A lot of the death articles (newspaper and magazine) mention how shocked people were…last fans knew she was making films…then she’s dead. She was 37 but they thought she was 35. That’s pretty young. But not shocking for the era (Jean Harlow, June Mathis, Rudolph Valentino, Barbara LaMarr, Olive Thomas, Fatty Arbuckle, Max Linder…the list goes on. Only LaMarr had known drug use of that lot.)
What I wanted to convey was without knowing Mabel Normand was ill (many people didn’t) her death looks suspicious, especially after hearing the 1922 drug rumors. Then time goes on, people forget what had happened, Mabel gets brought up by Chaplin and Sennett in the 1940s/1950s. 1960s revival of silent film happens, and they want salacious details or its not interesting. This brings in the other part of the story: people who claimed to know after the fact. Anita Loos, Frances Marion, Adela Rogers St John, Mack Sennett all wrote memoirs towards the end of their lives. All of the material is downright questionable but only Sennett’s wasn’t salacious. And of that lot Sennett was the only one who hadn’t made a career of writing. Loos, Marion and St. John all claimed Normand used drugs, usually cocaine. But they have several facts wrong in their books overall (I could go on point by point but that would take PAGES). These ladies were old and long forgotten, they probably needed the money. And who doesn’t like the attention? Nobody would pay attention if they had nothing salacious to say. Case in point: Miriam Cooper (silent actress) wrote a memoir in the 70s and while it had a few bitchy points (she was wrong on Arbuckle, she HATED Theda Bara because she thought Bara wanted her husband) it was mostly overall levelheaded. She got a few notices but no one blew her up like they did Anita Loos and co.
So that’s how a rumor from 1922 lives on and on. And I really don’t think the tuberculosis can be understated. There was no real cure/treatment til the 1950s and even now if you get a certain kind of it its still a death sentence. Its not pleasant: its hard to breathe, its very painful, you cough up blood. In fact there are still blood stained nighties (from coughing) of Mabel’s at FIDM. It’s not a good way to live or die.
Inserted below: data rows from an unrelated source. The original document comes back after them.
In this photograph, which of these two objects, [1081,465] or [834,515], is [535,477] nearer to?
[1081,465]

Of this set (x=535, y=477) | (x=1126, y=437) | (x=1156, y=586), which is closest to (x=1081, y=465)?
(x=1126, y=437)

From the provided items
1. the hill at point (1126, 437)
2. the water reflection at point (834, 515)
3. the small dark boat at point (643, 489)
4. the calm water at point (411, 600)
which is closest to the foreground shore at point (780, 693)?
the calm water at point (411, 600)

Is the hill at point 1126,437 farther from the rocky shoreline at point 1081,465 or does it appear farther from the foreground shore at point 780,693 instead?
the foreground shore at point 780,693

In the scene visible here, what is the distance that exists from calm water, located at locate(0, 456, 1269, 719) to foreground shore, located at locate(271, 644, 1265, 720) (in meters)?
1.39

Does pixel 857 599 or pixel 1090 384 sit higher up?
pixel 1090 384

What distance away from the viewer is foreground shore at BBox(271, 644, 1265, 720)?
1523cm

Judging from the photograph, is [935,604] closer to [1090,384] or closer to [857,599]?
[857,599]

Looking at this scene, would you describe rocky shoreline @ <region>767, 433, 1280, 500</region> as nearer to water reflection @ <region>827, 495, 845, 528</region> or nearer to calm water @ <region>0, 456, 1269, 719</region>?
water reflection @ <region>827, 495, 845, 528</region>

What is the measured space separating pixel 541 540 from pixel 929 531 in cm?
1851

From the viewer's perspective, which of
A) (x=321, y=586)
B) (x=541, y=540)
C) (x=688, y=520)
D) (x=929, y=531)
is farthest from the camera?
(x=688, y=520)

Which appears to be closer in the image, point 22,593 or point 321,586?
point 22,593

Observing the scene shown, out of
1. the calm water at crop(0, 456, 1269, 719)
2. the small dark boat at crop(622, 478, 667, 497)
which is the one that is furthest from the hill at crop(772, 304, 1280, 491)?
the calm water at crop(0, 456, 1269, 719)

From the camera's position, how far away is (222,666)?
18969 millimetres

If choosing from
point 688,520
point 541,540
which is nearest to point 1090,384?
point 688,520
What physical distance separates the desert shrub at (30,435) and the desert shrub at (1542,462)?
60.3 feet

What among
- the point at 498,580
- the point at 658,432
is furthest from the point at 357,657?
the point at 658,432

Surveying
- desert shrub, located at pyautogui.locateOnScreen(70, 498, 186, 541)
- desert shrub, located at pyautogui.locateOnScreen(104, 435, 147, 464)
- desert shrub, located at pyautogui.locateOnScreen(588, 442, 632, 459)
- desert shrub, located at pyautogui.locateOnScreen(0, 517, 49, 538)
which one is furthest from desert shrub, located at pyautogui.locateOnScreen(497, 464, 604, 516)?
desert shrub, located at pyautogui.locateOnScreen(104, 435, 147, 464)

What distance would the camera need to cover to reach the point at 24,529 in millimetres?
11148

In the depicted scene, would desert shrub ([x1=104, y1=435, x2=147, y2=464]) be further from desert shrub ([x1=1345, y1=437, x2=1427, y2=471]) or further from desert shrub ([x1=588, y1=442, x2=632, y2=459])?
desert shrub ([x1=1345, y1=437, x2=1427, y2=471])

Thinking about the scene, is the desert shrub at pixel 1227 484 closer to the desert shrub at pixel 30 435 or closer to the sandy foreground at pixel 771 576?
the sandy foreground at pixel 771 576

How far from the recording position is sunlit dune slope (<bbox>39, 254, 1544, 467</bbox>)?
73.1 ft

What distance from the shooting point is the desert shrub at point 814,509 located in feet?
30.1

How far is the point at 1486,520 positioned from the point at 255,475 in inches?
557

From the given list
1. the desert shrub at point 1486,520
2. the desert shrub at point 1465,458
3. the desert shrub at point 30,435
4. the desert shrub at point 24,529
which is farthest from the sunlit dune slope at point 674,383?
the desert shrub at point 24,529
And I don’t have Mabel’s medical records but one can see she had good and bad times til it finally ended her life. She looks good in Mickey and Molly O, she looks sad in The Extra Girl and her shorts. She looks like she’s about to die in What Happen Rosa. I think people have long mistook how she looks as proof of drug use, not knowing or understanding about tuberculosis. And that vase thing was really interesting because for the longest time that was claimed as the start of her drug use: she had a severe head injury, so she was prescribed cocaine or morphine (both legal at the time) to treat it and got hooked (this is similar to what really happened to Wallace Reid). BUT now that we have the story: she was hurt but NOT AS BAD as everyone believed; we know that she likely wasn’t given that hardcore of medicine. I’ve seen the head story even turned into a narrative: oh it happened and now she had frequent headaches/head pain and that’s why she drank/did drugs. I wouldn’t like getting my head bashed against a wall, but its unlikely it would cause permanent damage. This was Adela Rogers St John’s origin of coke story for Mabel. Clearly its untrue. So as far is as known about Mabel Normand using drugs: there is no proof she used anything and only took prescriptions when needed. She was ill, and died from, tuberculosis.
Tinseltown was so slashed together it didn’t include Sins in Hollywood or Twisted by Knaves by Charlotte Shelby. I hope people will realize where myth ends and fact begins.